Excerpt provided:
------------------------------------------------------------

Friday, April 22, 2011

No Instant Solutions ...

Thus far we have seen what God intended for us in the first section of our study, and then we defined the nature of evil in the next section of our study, now we begin to examine just how the healing process begins and works.  Knowing that evil is so closely linked to pain; inspires us to want to be rid of it.  The knowledge of evil turns out to be a knowledge we could have lived without.  But nonetheless we are where we are and therefore must address it.  Realizing the key to the removal of evil inside of us is in the submission of our will to Christ, we can begin to heal.
But how exactly does one submit his own will to Christ?  This becomes the salient question, how do we apply the theoretical knowledge we have been led to?  My own opinion is that the answer lies in daily prayer.  The timing of these prayers of submission becomes important as well, for me personally the timing is critical.  In my own experience, I find that each day, I must begin by praying the prayer to once again ask God to … “please make my decisions today for me Lord, lead me where you want me to be, bring to me the people who you think I need to see, alter what it is I like, remove what must be removed, and do with me as you will.”  The sentiment is important, the turning over of control is critical, the words should be those you would offer.  For me, this prayer must be offered each morning, and if I wish to have God control even my subconscious at night, each evening as well.

------------------------------------------------------------

What the exercise asks: Return the passage of the post on submitting one's will to Christ from "No Instant Solutions" to "begin to heal.", word for word.

------------------------------------------------------------

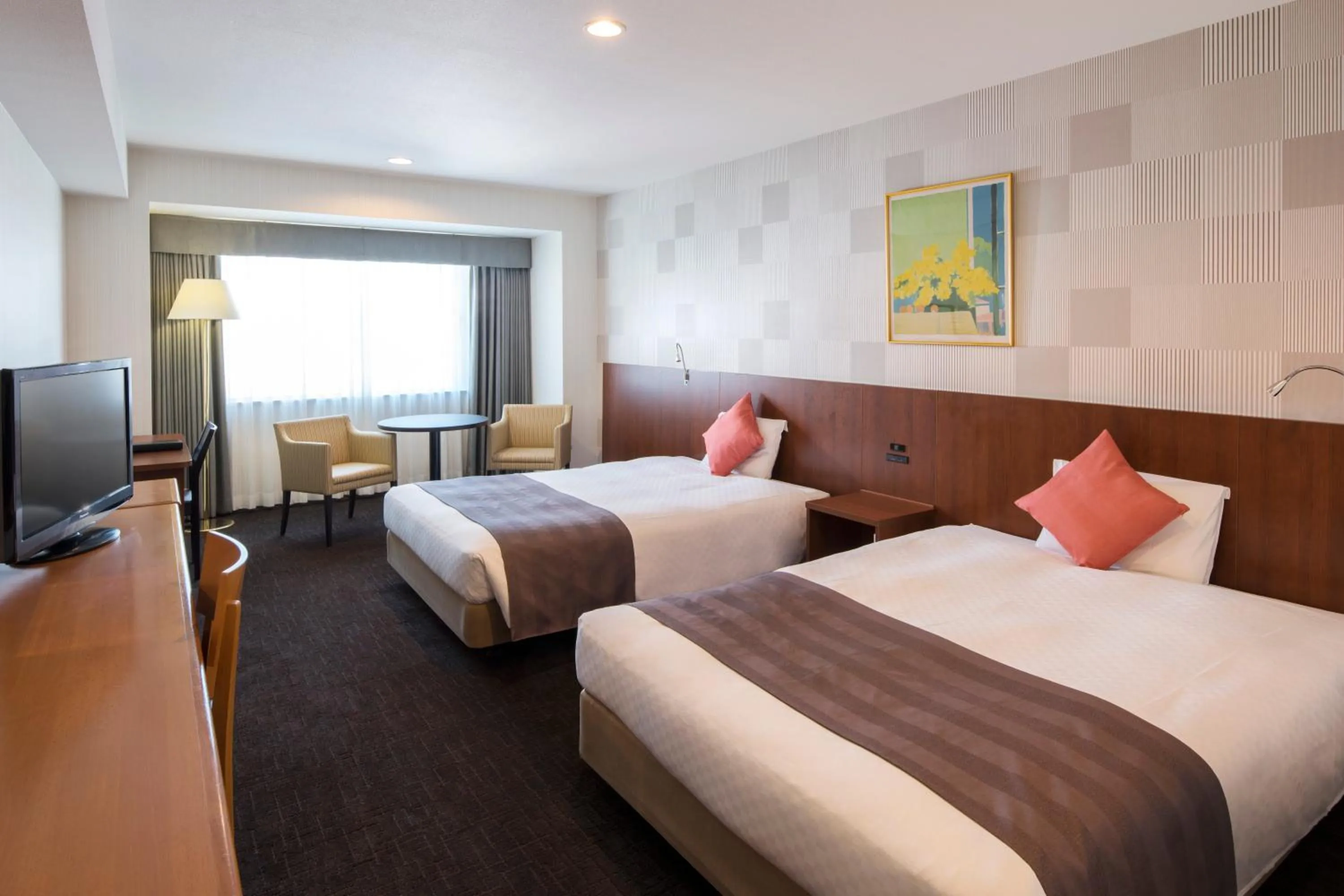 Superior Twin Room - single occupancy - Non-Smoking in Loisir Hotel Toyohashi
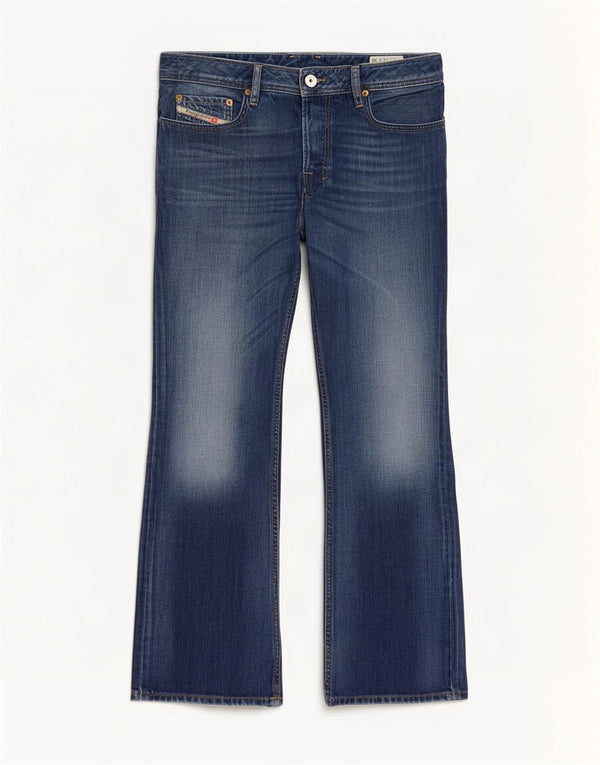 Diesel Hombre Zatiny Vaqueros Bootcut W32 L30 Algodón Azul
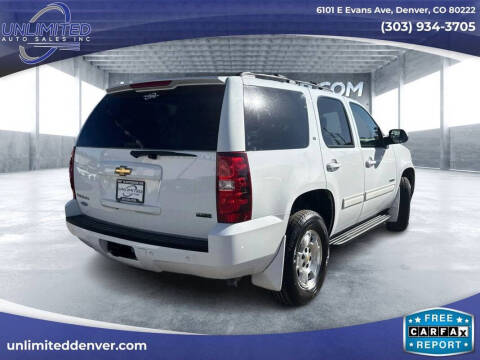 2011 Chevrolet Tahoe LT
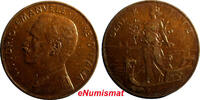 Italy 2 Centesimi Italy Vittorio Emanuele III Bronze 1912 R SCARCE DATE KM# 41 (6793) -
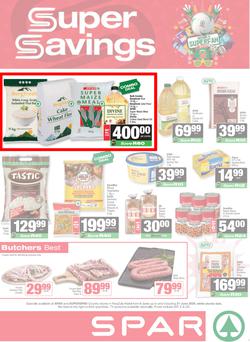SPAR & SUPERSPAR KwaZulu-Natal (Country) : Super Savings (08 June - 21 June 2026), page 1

------------------------------------------------------------

Answer for the task:
No Instant Solutions ...

Thus far we have seen what God intended for us in the first section of our study, and then we defined the nature of evil in the next section of our study, now we begin to examine just how the healing process begins and works.  Knowing that evil is so closely linked to pain; inspires us to want to be rid of it.  The knowledge of evil turns out to be a knowledge we could have lived without.  But nonetheless we are where we are and therefore must address it.  Realizing the key to the removal of evil inside of us is in the submission of our will to Christ, we can begin to heal.